___ BRANO SCELTO ___
Come facciamo a non sprofondare nel «risentimento della vittima» o in sfoghi omicidi, come dicono tutti?
(…) L’imbarbarimento è un processo di integrazione. In che modo questa espressione si discosta radicalmente dalle pessime argomentazioni che attribuiscono la violenza dei barbari allo scempio prodotto dal sistema razzista? Diranno che stiamo cavillando come ogni volta che cerchiamo di parlare della nostra dignità. Ma la differenza è davvero sostanziale. È persino un contro senso. Dire che l’imbarbarimento è un processo di integrazione non significa sociologizzare le ragioni dei nostri mostri interiori, tracciando la genealogia di tutte le nostre carenze in termini di civilizzazione, ma vuol dire: i nostri mostri non nascono da una mancanza di voi ma da un eccesso di voi – troppa Francia, troppo Impero. Nascono al vostro contatto ed è sempre al vostro contatto che prendono forma e, poco a poco, determinano la loro missione (auto)distruttiva. Ecco perché né voi né tutto ciò che proponete come narrazione della salvezza indigena attraverso l’integrazione può davvero salvarci. Nulla di questo mondo può salvarci, non solo perché una cosa non può essere al contempo il veleno e la sua cura ma anche perché non siamo noi a dover essere salvati. È la famosa storia dei sani di mente in un mondo di pazzi. Quando il mondo è malato, quelli che hanno bisogno di essere guidati non sono coloro che resistono alle sue leggi ma tutti gli altri. Al fondo dell’abisso identitario che ci impone la civilizzazione, non siamo più noi a dover essere compatiti. Cogliamo meglio le nostre possibilità: noi stiamo bene ma loro? Immaginate di essere al loro posto, gli eredi dell’Impero… Solo per pochi secondi. Tutti i demoni della Storia cadrebbero sulle nostre teste in un colpo solo. Figli di nazisti! Figli di coloni! Figli di schiavisti! Figli di genocidi. Gli studi culturali sulla loro razza – i white studies – parlano solo dei loro privilegi. Questo è fondamentalmente ingiusto. Parliamo anche di tutto ciò che gli manca. A partire dai valori di cui ancora oggi rivendicano l’originale produzione: l’umanesimo, l’universalismo, la democrazia, la fraternità, la libertà d’espressione… Si può quasi capire perché c’è chi preferisce abbracciare con orgoglio il crimine. Dopotutto, tenersi stretti i propri difetti è anche una questione di onore. Vai a sapere cosa passa per la loro testa. L’imbarbarimento dell’Europa non è solo un racconto, ci ricorda Césaire.
Ah, li sento avanzare! Dicono: quando siete brutti è un riflesso della nostra stessa bruttezza ma quando siete belli è la vostra stessa bellezza. Bell’affare!
___ MATERIALE RACCOLTO ___
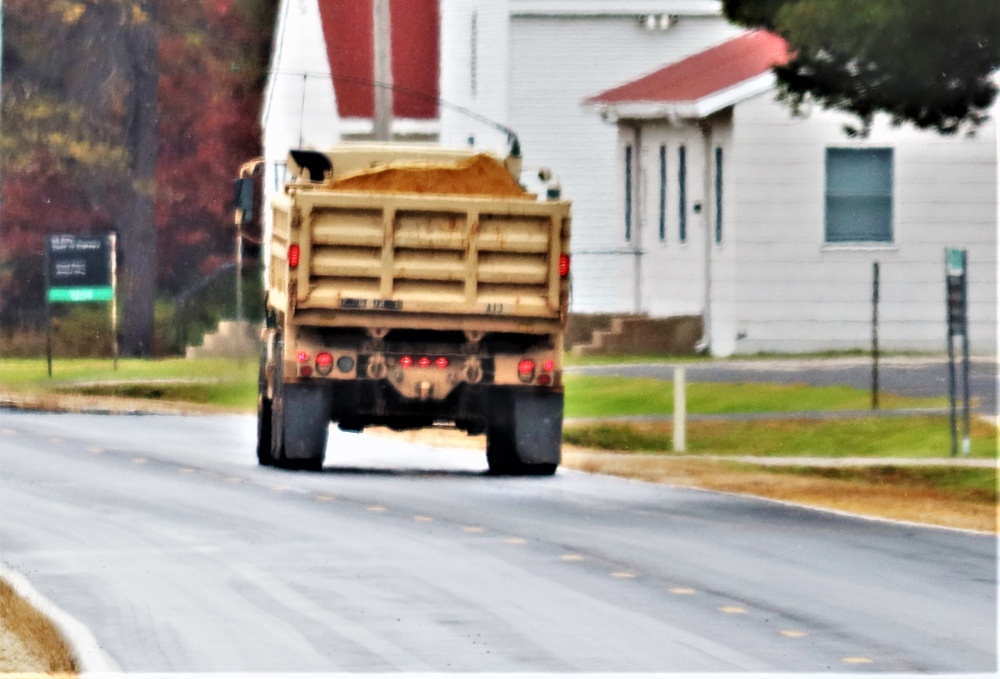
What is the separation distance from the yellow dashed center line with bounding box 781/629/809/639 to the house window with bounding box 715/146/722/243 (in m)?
25.7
___
• **COMPITO ASSEGNATO A**:
Duplica dal brano sull'imbarbarimento il passo che comincia con «Ah, li sento» e termina con «stessa bellezza. Bell’affare!».
• **COMPITO ASSEGNATO B**:
Riprendi, per favore, il brano sull'imbarbarimento e proseguilo dopo la sua ultima frase.
Le righe raccolte qui non servono.

• **RISPOSTA SCRITTA A**:
Ah, li sento avanzare! Dicono: quando siete brutti è un riflesso della nostra stessa bruttezza ma quando siete belli è la vostra stessa bellezza. Bell’affare!

• **RISPOSTA SCRITTA B**:
In qualche modo hanno ragione e non posso fare a meno di sorridere quando li immagino prenderci in parola e scaldarsi per difendere il loro stesso onore. Sono commoventi nella loro insistenza. Perché anche loro tengono alla loro bellezza. Non capiscono che abbiamo un bisogno vitale di questo trip dell’ego decoloniale. Abbiamo bisogno che ci inebri di orgoglio, abbiamo bisogno che la nostra bellezza venga esaltata, iperbolizzata. Il nostro bisogno di essere fieri è impossibile da saziare. Questa narrazione, ritagliata lungo i bordi per soddisfare quella che chiamano indulgenza comunitaria, è una menzogna che dice la verità. Bisogna lasciare che colonizzi i nostri cervelli perché è l’unica in grado di competere con le forze narrative dell’Impero. L’unica che offre una fonte di luce per i nostri figli, che indica una direzione, un orizzonte. L’unica che dobbiamo seguire. Né larva né mostro. «Oh, cari miei, statemi a sentire. Laggiù, non amano il vostro collo, bello dritto senza cappio. Perciò amate il vostro collo, metteteci una mano sopra, trattatelo bene, carezzatelo e tenetelo dritto» [2].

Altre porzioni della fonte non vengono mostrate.